The real fix is training. The study compared four approaches: supervised fine-tuning (SFT), rejection-sampled SFT, DPO (preference optimization), and RL with an edit-aware reward.

SFT looked perfect in-domain (0.002 Levenshtein, 93.2% Pass@1) but collapsed completely out-of-domain. Pass@1 dropped to 45.8%. The model had memorized corruption patterns, not learned minimal editing. It also suffered severe catastrophic forgetting, losing 43% of its general coding ability on LiveCodeBench.

RL was the only method that generalized. It improved all three metrics (correctness, edit minimality, cognitive complexity) out-of-domain AND preserved coding ability on LiveCodeBench with zero degradation. The edit-aware reward combined functional correctness with Levenshtein-based minimality. The model learned to fix bugs without rewriting everything around them.

A separate paper, PRepair (arXiv:2604.05963), reached the same conclusion independently. Their Edit-Aware Group Relative Policy Optimization improved repair precision by 31.4%. Same insight: the training objective has to include edit minimality, not just correctness.

What I Actually Do About This

I'm not training models. I'm an engineer who uses them 10+ hours a day. Here's what I've learned works.

I commit after every meaningful turn. Not after every session. After every turn where the model touches code. If Claude over-edits, I can git diff immediately, see the scope creep, and revert before the next prompt builds on the wrong foundation. The HN commenter who said "committing after every turn so I can revert cheaply" has the right idea.

I use git add -p religiously. Partial staging lets me accept the one-line fix and reject the 33 lines of unsolicited refactoring. This is the single most effective practice I've found. It turns the review from "did the whole diff make sense?" into "which hunks are the actual fix?"

I put negative constraints in CLAUDE.md. Not "fix bugs" but "fix only the specific bug described. Do not rename variables. Do not add validation. Do not restructure control flow. Do not extract functions unless explicitly asked." These constraints help. They don't always hold, especially in long sessions, but they reduce the frequency by maybe 60%.

And I run a harness that measures diff size. If a one-line fix produces a 30-line diff, the harness flags it. Not as a failure, but as a review checkpoint. Sometimes the model found a real improvement. Usually it didn't.

The Uncomfortable Part

Claude Opus 4.6 is the best performer in this benchmark. I use Claude Code daily. It would be easy to declare victory and move on.

But 0.060 Levenshtein is not zero. Claude still over-edits. Less than GPT-5.4, less than Gemini, less than most models tested. But it still renames variables I didn't ask it to rename. It still adds type annotations I didn't request. It still occasionally restructures a perfectly readable if-else into a ternary because the model's aesthetic preferences differ from mine.

And the raw Opus 4.6 in a benchmark is not the same thing as Claude Code in my terminal. Claude Code wraps the model in a harness with tools, permissions, context management, and system prompts that all shape behavior. The benchmark measures the model's instinct. My daily experience includes the harness, the context window pressure, the tool call overhead, and whatever CLAUDE.md rules survived the last compaction cycle.

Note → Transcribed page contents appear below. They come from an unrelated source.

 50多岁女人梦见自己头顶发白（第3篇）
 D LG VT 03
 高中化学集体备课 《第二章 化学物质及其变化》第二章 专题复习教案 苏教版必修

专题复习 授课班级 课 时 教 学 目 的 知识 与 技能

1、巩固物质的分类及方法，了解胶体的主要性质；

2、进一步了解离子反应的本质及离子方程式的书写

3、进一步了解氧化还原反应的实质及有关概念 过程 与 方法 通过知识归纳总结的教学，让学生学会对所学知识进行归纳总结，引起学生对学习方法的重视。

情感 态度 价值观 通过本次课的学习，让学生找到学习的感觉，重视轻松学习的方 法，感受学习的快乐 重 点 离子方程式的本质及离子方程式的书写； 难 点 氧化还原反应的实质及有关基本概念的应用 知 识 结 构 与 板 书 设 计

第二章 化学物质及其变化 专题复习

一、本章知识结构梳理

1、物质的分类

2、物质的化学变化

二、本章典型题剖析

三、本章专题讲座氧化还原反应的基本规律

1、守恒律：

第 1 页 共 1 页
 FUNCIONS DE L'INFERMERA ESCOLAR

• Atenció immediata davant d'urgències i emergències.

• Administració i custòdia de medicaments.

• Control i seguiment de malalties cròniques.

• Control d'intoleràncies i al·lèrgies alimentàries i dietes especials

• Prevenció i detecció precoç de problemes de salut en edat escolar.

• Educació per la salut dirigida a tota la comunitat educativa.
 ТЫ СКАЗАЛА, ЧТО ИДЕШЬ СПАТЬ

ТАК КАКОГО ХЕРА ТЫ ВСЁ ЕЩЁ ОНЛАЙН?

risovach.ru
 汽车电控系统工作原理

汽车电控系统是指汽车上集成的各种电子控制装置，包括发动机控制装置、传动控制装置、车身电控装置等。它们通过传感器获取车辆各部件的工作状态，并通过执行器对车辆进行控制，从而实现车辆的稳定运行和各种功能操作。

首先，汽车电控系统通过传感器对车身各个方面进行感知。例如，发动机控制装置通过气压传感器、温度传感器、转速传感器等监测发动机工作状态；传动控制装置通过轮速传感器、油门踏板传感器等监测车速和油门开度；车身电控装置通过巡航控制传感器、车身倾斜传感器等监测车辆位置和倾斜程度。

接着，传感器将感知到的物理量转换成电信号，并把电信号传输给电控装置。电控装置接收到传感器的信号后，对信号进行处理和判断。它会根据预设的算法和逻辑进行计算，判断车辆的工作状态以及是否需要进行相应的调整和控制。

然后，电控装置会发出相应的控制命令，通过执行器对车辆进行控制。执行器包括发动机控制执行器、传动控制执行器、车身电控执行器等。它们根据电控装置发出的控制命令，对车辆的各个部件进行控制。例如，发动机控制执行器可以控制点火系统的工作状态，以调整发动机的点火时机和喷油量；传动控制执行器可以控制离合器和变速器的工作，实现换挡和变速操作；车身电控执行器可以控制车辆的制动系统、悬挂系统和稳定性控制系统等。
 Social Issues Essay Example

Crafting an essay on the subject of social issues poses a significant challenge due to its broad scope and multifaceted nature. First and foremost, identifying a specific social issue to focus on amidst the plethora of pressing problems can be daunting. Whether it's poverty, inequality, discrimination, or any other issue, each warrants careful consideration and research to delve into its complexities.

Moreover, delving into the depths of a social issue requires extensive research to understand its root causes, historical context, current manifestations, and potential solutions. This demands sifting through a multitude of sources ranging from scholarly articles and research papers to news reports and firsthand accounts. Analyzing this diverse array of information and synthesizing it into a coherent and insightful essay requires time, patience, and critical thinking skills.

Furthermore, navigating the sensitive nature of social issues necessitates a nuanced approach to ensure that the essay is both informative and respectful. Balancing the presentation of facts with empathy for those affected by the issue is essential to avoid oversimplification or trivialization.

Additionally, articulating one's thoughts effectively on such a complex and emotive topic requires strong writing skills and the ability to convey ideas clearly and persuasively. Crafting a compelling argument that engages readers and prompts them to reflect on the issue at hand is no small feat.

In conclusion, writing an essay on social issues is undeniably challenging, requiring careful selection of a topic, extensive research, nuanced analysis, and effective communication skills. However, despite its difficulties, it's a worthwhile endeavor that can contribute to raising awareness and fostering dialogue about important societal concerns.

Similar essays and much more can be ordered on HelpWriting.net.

The deeper issue is the one nrehiew identifies at the end of the paper: over-editing is a training objective problem. Models are trained to solve tasks. They're not trained to solve tasks minimally. Until that changes at the model level, every workaround I use (git add -p, commit-per-turn, negative constraints, diff-size monitoring) is just me manually compensating for a misaligned reward function.

Another HN commenter said something that stuck with me: "Over-editing is one of the biggest tells of junior engineers."

They're right. And right now, every frontier model is a junior engineer who rewrites your function because it saw a slightly better way to write it. The fix isn't telling the junior to stop. It's training them to understand that the best change is often the smallest one.